Supplied passage:
※ ※ ※

Studio album by Frank Turner
- Released: 7 August 2015
- Recorded: December 2014
- Studio: Traxidermy Studios (Nashville)
- Genre: Folk punk, folk rock
- Length: 39:45
- Label: Xtra Mile
- Producer: Butch Walker

Frank Turner chronology
| The Third Three Years (2014) | Positive Songs for Negative People (2015) | Be More Kind (2018) |

Singles from Positive Songs for Negative People
- "The Next Storm" Released: 25 July 2015;

= Positive Songs for Negative People =

Positive Songs for Negative People is the sixth studio album by English singer/songwriter Frank Turner. It was released on 7 August 2015 by Xtra Mile Recordings. The album garnered a positive reception but critics said it was derivative of Turner's previous works. Positive Songs for Negative People debuted at number 2 in the UK and number 69 on the Billboard 200 and spawned only one single: "The Next Storm". To promote the record, Turner toured across North America, Europe and Australia.

※ ※ ※

Given records:
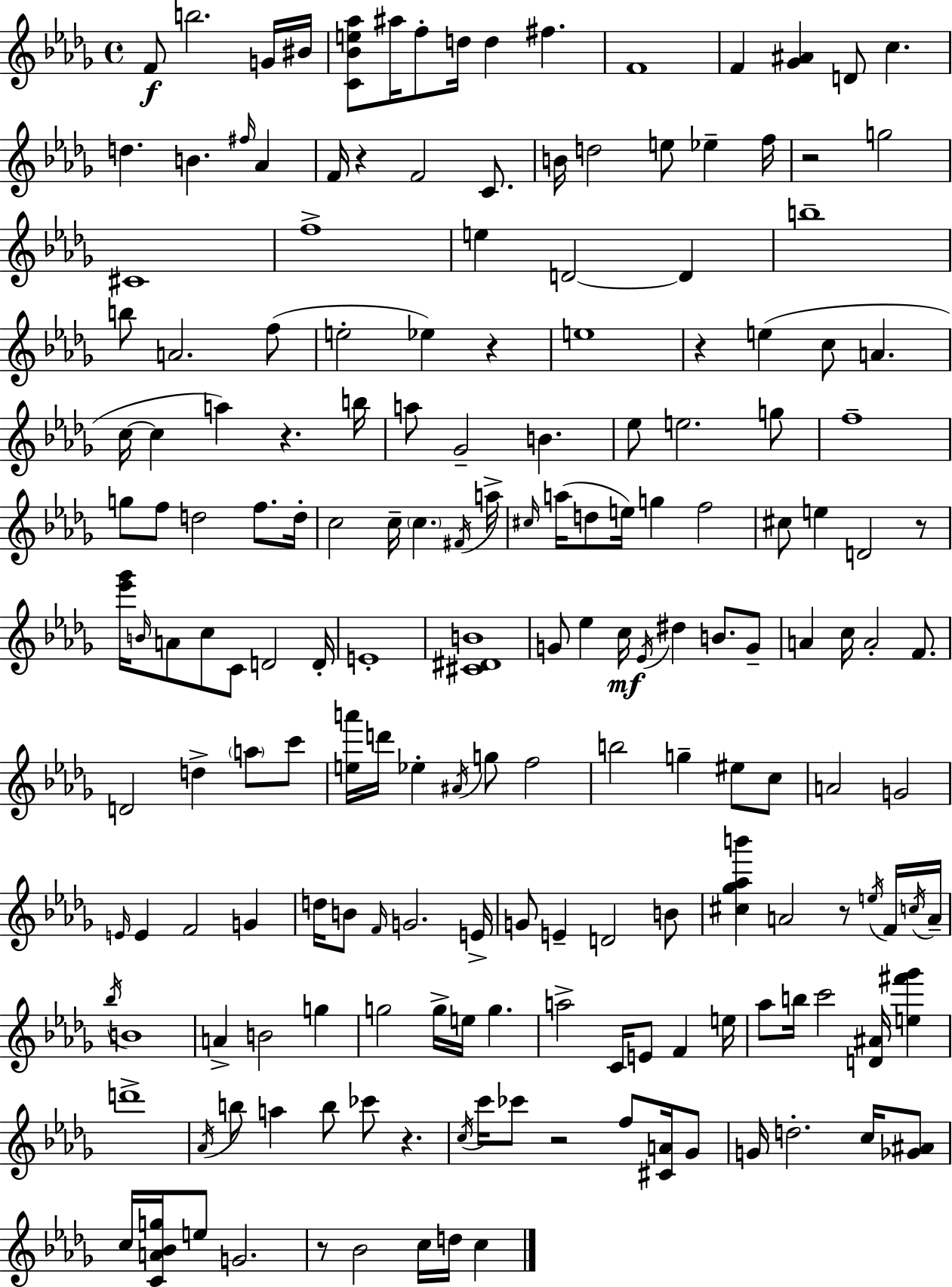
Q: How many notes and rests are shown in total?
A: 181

※ ※ ※

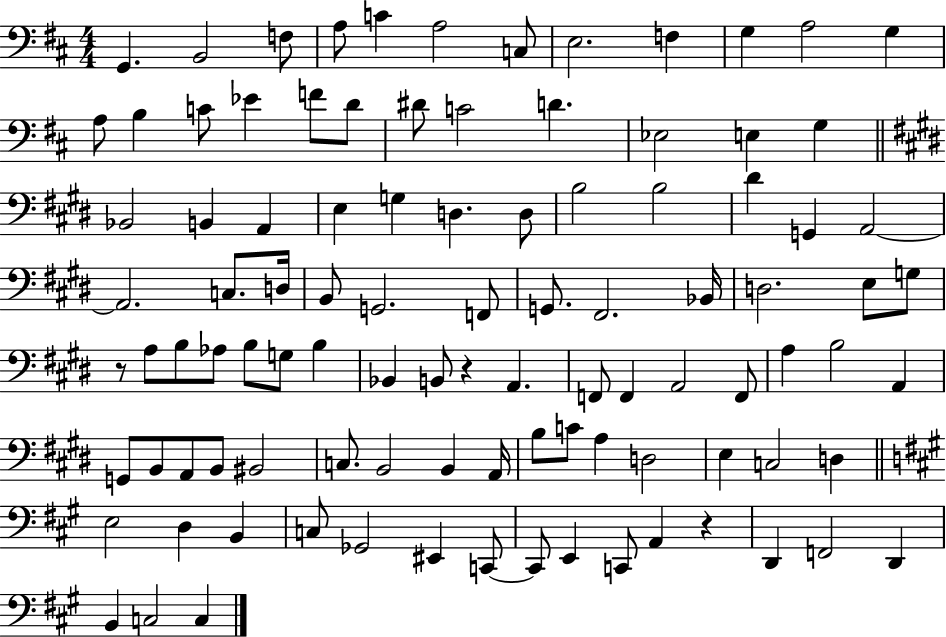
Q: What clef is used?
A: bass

※ ※ ※

Please continue the article on Frank Turner's album Positive Songs for Negative People, starting after its final sentence about the tour across North America, Europe and Australia.

==Promotion==
On 15 June 2015, Turner announced a few UK tour dates on November to promote the upcoming album, beginning with Llandudno's Venue Cymru arena and finishing at London's Alexandra Palace. On 19 August, he added some in-store performances during his US tour on September and October, starting in Boston's Newbury Comics and ending at Houston's Cactus Music. On 10 November, Turner went on an extensive worldwide tour to promote the record along with his first box set The First Ten Years, beginning with Falmouth, Cornwall's Princess Pavilion and ending on Miami's Salty Dog Cruise.

==Critical reception==

Positive Songs for Negative People received favourable reviews but music critics were divided over Turner's vocal delivery and lyricism. At Metacritic, which assigns a normalized rating out of 100 to reviews from mainstream critics, the album received an average score of 69, based on 20 reviews.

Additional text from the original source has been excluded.